The beginning of this book was promising. I thought it was going to be a tongue-in-cheek shoot-‘em-up type of book, but like the move Shoot ‘Em Up, it didn’t know when to just stop. The narration was annoying and the action was improbable. The sketchy art didn’t help either.

Listening to: Shinedown - Save Me
via FoxyTunes


Thea said...

Totally agree with you on Deadpool--WOW.

I saw the Ender's Game issue, but was wary about picking it up--I love the book, and (besides King) have been burned by comic adaptations almost unanimously...but I'm thinking I'll pick up the issue this week.

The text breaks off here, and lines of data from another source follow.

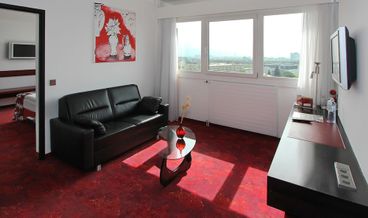 Bild von Standard Zimmer
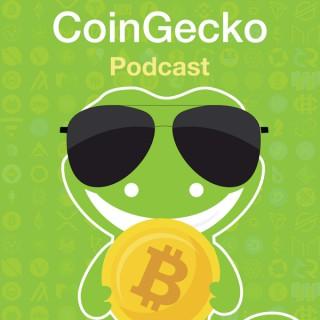 CoinGecko Podcast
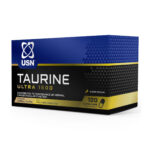 USN TAURINE ULTRA 1500 (120 Caps)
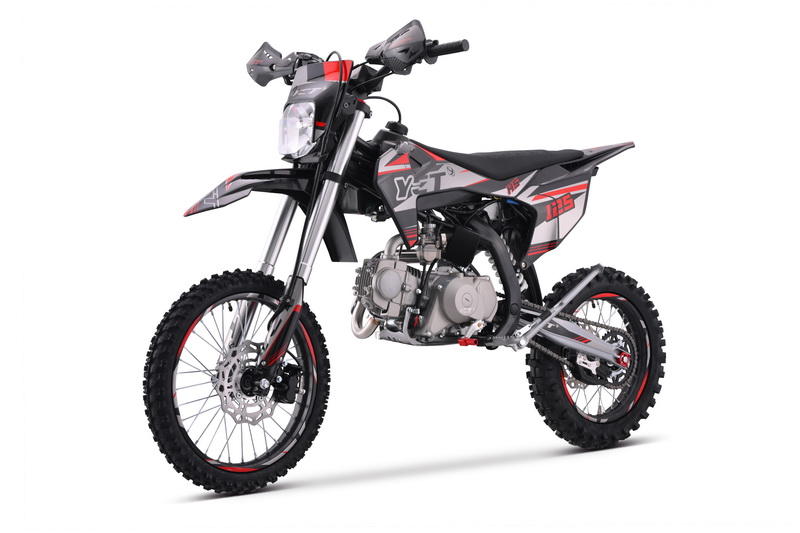 Питбайк YACOTA H5 125 в Ростове-на-Дону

I'm really pleased with Marvel Zombies--I loved the first arc, the crossover with Army of Darkness, but the second arc was pretty weak sauce (well, it was ok, just kind of...blah). I was wary about this third arc, but am definitely hooked!

RE: The Stand 2:Some of the casting choices never sat right with me.

No kidding. Molly Ringwald!?!??!?! Oh lord, her Frannie drives me nuts. Maybe in her good years, but by the miniseries...well, it's bad news. The writer, Aguirre-Sacasa, frequents my local store--according to one of the guys that works there, he says that he is determined NOT to mess with the text at all. It's perfection as is--and that's pretty relieving.

I just read about King switching over to Del Ray for The Talisman...I'm not really psyched about this. Del Ray's adaptations are...well...lacking, in my opinion. The art is subpar, the writing is lifted from the text but lifeless. I dunno. I love The Talisman, but I'm wary.

Rob Rosenblatt said...

I didn't even know Del Rey had published comics before. I'm hoping that because it's King, they'll be able to get a top-notch artist and a guy like Peter David or Aguirre-Sacasa to adapt the story.

And Aguiree-Sacasa shows us that even if you don't mess with the text, it still takes a skilled writer to plot and pace something from a meaty work that's going to be chopped up and trimmed to fit a smaller format. I think he's doing an excellent job so far.